> [EXTRAIT DU DOCUMENT]:

Enfin, probablement la cause la plus sournoise : la vision maximaliste de la religion. Elle a cours non seulement dans la mouvance islamiste mais plus qu'on ne le pense, chez la plupart des musulmans sunnites, malékites, notamment. Son conditionnement commence assez tôt. En effet, nos enfants sont souvent amenés à se poser la question du « pourquoi » des choses qu'on ne peut argumenter, bien avant la question du «comment» qui initie au raisonnement et à la pensée scientifique. Le préjudiciable est atteint quand l'endoctrinement religieux conduit à opposer arbitrairement la vérité métaphysique du Coran aux données relatives de la science. Loin de rester un fait isolé, cette obstination à élever le Coran en livre de science refait surface en ces temps de «post-révolutions arabes». Les émissions sur les miracles scientifiques du Coran se multiplient, le concordisme s'islamise et ses affirmations puériles finissent par fausser le rapport des jeunes à la science. Esprit clairvoyant, Abderrahman Ibn Khaldûn soulignait dès le XIVe siècle que «l'excellence en science n'a rien à voir avec la vérité métaphysique du Coran dans la mesure où des civilisations antérieures avaient réussi dans le domaine scientifique sans pour autant partager les vérités métaphysiques des religions monothéistes». Cette séparation, professée depuis le XIVe siècle, passe aujourd'hui à la trappe même auprès de beaucoup d'étudiants, paradoxalement en sciences. Ils devraient s'en souvenir que la science arabe n'a pu prospérer à son âge d'or que lorsqu'elle a fait appel à la raison et rien qu'à la raison, la pensée libérée de l'emprise du religieux. C'est rappelé pour souligner qu'on ne saurait s'approprier la science de nouveau sans la nécessaire sécularisation de la culture du quotidien. C'est à ce prix aussi que l'école saura retrouver sa vocation fondamentale, initier les jeunes à l'esprit des Lumières.
Dans votre livre on perçoit une colère, une envie de rébellion contre des inerties, des immobilismes, des rigidités qui freinent les élans dans le monde arabe. Pourquoi, alors que les choses sont en train de bouger depuis 2011, même dans les monarchies, voyez ce qui se passe en Arabie Saoudite par exemple ?
Au regard des espoirs exprimés en 2011, le dépit est évident. C'est comme lorsque vous la jouez gagnant et que la partie vous glisse entre les mains. Y aurait-il que des raisons de désespérer? Certainement pas, même si, sept ans plus tard, les chemins pour s'en sortir restent escarpés. L'espoir est permis parce qu'à leur déclenchement, les soulèvements de 2011 nous ont ouvert des fenêtres inespérées sur des futurs possibles. Ils ont fait émerger ici et là, de Tunis au Caire, des mouvements de jeunes porteurs de fortes ambitions culturelles. Issus de la société civile, déçus par les expériences récentes de l'Islam politique au pouvoir (Egypte, Tunisie, Maroc...), ces jeunes nous invitent aujourd'hui à reconfigurer la notion d'espace public arabe. Vivant au rythme de leur temps, ils sont en capacité de déconstruire l'image surfaite qui nous colle à la peau et de donner une image autre de nous-mêmes, par nous-mêmes. Quant à l'embellie saoudienne à laquelle vous faites allusion, elle est à positiver mais il ne faudrait pas se faire trop d'illusion: l'émancipation féminine restera hypothéquée tant que l'Islam politique, le wahhabisme en particulier, continuera de régenter la vie des hommes et les affaires de la Cité.

> [CONSIGNES]:
1. Relevez tous les pays nommés dans l'entretien sur l'islam et la science.
2. Prolongez l'entretien sur l'islam et la science à partir de sa dernière phrase.

> [DONNÉES FOURNIES]:
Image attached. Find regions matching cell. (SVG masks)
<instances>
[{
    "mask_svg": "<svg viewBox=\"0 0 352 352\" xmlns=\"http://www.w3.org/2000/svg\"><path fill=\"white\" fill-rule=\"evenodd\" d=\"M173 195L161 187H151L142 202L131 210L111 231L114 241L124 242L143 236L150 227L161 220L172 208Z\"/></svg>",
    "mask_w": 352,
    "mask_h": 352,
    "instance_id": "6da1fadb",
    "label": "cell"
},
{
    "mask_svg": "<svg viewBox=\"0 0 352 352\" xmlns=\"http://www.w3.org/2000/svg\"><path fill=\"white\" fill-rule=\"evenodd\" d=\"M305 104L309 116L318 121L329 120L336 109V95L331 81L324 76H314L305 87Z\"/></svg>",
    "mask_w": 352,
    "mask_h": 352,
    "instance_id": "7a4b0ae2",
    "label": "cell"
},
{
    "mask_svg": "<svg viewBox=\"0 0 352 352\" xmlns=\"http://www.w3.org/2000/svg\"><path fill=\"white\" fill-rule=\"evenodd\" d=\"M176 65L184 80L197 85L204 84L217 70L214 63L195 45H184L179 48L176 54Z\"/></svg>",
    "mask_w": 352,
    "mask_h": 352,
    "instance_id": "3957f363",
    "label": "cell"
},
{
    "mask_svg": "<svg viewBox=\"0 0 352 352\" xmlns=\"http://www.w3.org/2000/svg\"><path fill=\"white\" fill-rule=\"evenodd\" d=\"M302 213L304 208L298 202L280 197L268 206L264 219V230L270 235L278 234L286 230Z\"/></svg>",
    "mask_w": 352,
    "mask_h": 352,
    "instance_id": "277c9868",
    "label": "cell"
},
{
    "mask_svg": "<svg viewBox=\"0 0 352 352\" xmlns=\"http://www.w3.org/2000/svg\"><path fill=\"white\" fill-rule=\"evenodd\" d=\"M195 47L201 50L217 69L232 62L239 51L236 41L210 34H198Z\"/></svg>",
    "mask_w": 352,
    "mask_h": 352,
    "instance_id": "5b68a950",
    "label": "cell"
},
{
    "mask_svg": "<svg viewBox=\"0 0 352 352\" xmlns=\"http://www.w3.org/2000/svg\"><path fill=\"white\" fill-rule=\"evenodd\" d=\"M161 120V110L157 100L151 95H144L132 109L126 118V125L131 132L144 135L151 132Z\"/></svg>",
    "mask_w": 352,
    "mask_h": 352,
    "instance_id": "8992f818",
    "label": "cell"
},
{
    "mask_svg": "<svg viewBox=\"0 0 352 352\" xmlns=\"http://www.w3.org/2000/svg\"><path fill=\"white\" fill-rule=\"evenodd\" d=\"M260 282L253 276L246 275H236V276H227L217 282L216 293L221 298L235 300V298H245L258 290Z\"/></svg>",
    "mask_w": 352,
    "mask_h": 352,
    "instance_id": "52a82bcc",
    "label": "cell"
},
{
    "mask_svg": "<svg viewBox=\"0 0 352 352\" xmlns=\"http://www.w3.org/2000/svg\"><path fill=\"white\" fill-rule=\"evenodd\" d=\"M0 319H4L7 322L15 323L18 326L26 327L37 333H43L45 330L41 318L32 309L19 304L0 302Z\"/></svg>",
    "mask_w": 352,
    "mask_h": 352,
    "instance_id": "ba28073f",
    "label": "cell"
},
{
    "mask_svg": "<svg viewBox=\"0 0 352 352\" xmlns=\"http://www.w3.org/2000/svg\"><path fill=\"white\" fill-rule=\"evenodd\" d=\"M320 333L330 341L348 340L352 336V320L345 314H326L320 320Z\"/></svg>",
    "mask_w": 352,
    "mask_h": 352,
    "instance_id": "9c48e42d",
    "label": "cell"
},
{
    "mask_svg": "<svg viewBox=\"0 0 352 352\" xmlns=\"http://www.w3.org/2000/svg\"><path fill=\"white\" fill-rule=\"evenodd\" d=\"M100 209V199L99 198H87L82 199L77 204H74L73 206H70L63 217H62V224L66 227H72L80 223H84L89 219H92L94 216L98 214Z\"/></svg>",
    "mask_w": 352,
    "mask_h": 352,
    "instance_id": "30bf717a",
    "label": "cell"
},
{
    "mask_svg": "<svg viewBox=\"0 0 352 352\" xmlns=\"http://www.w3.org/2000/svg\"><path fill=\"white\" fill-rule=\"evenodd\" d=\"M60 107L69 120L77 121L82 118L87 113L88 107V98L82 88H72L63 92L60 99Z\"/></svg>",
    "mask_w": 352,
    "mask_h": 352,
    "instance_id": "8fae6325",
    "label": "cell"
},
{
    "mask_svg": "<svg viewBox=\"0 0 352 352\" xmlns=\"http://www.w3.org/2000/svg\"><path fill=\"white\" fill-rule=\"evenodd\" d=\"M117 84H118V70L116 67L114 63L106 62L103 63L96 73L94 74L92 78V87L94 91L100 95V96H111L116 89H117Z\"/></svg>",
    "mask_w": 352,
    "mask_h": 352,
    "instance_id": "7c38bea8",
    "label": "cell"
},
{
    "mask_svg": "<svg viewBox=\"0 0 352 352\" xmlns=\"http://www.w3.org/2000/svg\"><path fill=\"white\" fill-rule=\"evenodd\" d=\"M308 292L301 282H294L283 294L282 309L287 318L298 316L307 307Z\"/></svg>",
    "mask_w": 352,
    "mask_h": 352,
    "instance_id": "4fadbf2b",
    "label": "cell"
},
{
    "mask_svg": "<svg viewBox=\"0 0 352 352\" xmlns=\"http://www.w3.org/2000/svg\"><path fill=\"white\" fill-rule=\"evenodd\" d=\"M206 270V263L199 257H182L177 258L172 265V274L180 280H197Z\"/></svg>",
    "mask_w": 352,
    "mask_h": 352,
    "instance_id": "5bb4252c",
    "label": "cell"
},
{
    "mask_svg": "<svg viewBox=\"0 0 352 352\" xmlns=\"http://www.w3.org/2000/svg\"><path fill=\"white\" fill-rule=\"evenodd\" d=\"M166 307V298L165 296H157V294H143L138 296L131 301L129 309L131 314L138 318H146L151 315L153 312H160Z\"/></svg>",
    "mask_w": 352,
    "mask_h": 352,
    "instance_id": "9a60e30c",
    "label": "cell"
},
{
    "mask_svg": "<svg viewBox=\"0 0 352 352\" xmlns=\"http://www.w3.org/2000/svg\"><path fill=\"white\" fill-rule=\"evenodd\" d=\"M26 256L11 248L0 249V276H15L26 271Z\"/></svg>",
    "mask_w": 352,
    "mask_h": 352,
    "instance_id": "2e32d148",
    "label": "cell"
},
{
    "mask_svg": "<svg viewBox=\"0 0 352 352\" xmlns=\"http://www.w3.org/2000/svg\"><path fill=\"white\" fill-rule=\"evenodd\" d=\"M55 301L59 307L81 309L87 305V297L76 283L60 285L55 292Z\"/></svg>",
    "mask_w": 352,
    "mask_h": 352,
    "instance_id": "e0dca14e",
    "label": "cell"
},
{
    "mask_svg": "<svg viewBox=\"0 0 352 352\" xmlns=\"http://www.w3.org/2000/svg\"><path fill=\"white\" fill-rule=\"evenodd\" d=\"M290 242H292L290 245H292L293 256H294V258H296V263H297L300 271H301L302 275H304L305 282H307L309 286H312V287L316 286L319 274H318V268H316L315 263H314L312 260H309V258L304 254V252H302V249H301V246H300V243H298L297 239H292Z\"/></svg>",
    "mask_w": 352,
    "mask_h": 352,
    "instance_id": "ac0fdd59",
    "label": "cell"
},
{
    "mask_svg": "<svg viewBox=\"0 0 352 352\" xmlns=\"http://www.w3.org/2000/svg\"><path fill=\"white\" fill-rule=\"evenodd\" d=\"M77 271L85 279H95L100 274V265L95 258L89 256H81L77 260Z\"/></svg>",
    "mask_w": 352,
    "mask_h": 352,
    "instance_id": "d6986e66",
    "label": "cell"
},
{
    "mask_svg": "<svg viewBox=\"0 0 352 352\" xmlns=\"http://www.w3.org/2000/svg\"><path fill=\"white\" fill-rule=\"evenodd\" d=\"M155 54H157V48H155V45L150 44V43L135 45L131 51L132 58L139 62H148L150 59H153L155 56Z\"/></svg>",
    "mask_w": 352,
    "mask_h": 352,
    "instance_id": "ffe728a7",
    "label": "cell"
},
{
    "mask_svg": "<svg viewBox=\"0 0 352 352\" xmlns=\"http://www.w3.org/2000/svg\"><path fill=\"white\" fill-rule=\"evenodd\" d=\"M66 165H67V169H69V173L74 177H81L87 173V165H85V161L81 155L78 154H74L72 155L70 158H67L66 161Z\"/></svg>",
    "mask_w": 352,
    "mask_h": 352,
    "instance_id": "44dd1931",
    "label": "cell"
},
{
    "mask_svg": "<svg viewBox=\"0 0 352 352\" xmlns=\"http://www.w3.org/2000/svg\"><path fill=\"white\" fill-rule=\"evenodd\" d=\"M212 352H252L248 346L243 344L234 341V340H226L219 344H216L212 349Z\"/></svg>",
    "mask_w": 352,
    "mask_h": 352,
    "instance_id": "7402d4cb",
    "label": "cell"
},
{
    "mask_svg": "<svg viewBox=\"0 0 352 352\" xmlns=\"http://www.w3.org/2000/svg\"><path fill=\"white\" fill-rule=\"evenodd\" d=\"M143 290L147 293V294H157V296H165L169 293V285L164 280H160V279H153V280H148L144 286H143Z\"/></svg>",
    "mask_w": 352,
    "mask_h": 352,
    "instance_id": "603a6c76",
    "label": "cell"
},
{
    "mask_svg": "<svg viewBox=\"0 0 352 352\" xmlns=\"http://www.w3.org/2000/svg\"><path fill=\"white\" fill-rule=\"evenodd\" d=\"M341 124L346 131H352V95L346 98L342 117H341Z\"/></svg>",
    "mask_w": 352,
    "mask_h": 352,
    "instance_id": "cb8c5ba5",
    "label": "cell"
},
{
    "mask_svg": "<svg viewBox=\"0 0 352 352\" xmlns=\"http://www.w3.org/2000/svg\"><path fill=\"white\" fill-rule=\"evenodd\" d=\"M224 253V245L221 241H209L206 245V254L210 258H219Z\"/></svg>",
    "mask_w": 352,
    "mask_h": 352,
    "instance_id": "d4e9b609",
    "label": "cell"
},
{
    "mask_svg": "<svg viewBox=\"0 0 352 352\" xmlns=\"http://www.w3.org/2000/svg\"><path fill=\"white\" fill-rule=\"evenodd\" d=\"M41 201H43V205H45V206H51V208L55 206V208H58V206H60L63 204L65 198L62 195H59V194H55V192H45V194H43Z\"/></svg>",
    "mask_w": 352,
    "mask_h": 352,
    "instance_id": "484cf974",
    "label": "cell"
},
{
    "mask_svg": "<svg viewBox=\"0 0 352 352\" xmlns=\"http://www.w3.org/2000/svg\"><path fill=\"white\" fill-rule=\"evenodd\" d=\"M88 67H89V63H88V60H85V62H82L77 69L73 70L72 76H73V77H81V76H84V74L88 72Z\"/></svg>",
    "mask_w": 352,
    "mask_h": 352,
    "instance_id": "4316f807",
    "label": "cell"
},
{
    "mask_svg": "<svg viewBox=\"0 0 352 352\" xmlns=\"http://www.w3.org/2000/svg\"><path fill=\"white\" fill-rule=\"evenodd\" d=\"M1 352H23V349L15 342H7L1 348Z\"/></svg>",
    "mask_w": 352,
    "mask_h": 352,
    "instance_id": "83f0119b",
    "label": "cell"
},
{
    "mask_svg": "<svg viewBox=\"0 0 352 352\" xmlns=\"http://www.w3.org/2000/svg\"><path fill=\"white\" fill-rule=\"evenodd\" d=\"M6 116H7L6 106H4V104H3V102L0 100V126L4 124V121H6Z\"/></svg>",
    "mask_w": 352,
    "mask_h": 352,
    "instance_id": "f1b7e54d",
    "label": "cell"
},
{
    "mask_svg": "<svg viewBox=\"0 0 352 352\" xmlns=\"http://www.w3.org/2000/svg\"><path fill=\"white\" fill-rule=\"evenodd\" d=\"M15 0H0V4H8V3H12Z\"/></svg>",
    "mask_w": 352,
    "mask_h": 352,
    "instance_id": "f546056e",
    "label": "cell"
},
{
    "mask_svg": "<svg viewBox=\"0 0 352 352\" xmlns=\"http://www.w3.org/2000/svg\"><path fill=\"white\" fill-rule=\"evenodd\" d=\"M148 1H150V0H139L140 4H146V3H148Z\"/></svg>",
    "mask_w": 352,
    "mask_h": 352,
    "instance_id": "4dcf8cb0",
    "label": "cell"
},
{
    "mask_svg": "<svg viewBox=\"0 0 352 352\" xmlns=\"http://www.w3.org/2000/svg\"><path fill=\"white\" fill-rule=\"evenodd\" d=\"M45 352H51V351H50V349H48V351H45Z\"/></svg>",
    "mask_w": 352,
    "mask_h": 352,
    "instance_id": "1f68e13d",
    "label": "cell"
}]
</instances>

> [RÉPONSES]:
1. Arabie Saoudite, Egypte, Tunisie, Maroc

2.
Beaucoup n'hésitent pas à attribuer la montée en puissance de la pensée dogmatique chez les jeunes au fait que la philosophie et les sciences humaines ont été délaissées au profit des mathématiques et maintenant de l'informatique. Pensez-vous réellement qu'en diffusant une culture scientifique à plus large échelle, on aura une jeunesse plus critique et plus apaisée ?
Corréler l'intrusion du dogmatisme au déficit en « humanités », la philosophie en particulier, est un constat qui revient. Il date des années 1980-1990 quand le Mouvement de la tendance islamique a pris ses quartiers dans les facultés des sciences et autres écoles d'ingénieurs. Un dysfonctionnement auquel la loi de 1991 de la réforme du système éducatif a essayé d'y remédier. C'est avoir la mémoire courte et perdre beaucoup d'énergie que de continuer à agir comme si cette loi n'avait pas existé. Elle a suscité en son temps un vaste débat sociétal que nous gagnerions à revisiter en ces temps de l'islamisme rampant.
Pour ce qui est de la culture scientifique, c'est l'antidote à cette infirmité des temps modernes qu'est l'illettrisme scientifique. Il frappe sans distinction des cafés populaires aux salons les plus feutrés de la ville où des esprits « cultivés » n'hésitent pas à proclamer haut et fort : nuls en maths et fiers de l'être. Du temps d'Ibn Rochd et Moïse ben Maimoun, on les aurait pris tout simplement pour les égarés de la Communauté.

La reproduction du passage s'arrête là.